*Passage shown*.
▶
To force a copy, you need to change DIM u AS ustring = w to DIM u AS ustring = CWSTR(w), but then w won't we freed.

If I have reserved the use of CBSTR to COM it is for a good reason.



José Roca

In


PRIVATE FUNCTION AfxStrReplace OVERLOAD (BYREF wszMainStr AS CONST WSTRING, BYREF wszMatchStr AS WSTRING, BYREF wszReplaceWith AS WSTRING) AS CWSTR
   DIM cwsMainStr AS CWSTR = wszMainStr


as cwsMainStr is declared as a CWSTR, wszMainStr will always be copied, not attached. Therefore, this code works:


DIM cbs AS CBSTR = "1234567890"
print AfxStrReplace(cbs, "5", "x")
print cbs


Now change DIM cwsMainStr AS CWSTR = wszMainStr to DIM cwsMainStr AS CBSTR = wszMainStr and you will be asking for trouble.

Juergen Kuehlwein

OK - i didn´t know or at least i didn´t understand that!
◀
*Work to do*.
In the forum thread above, what declaration of cwsMainStr ensures that wszMainStr is always copied rather than attached?

*Dataset excerpt*.
▶
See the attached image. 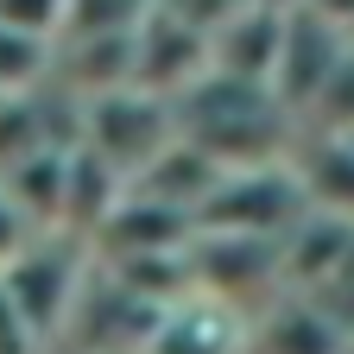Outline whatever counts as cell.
◀
*Exercise response*.
Declaring cwsMainStr as a CWSTR.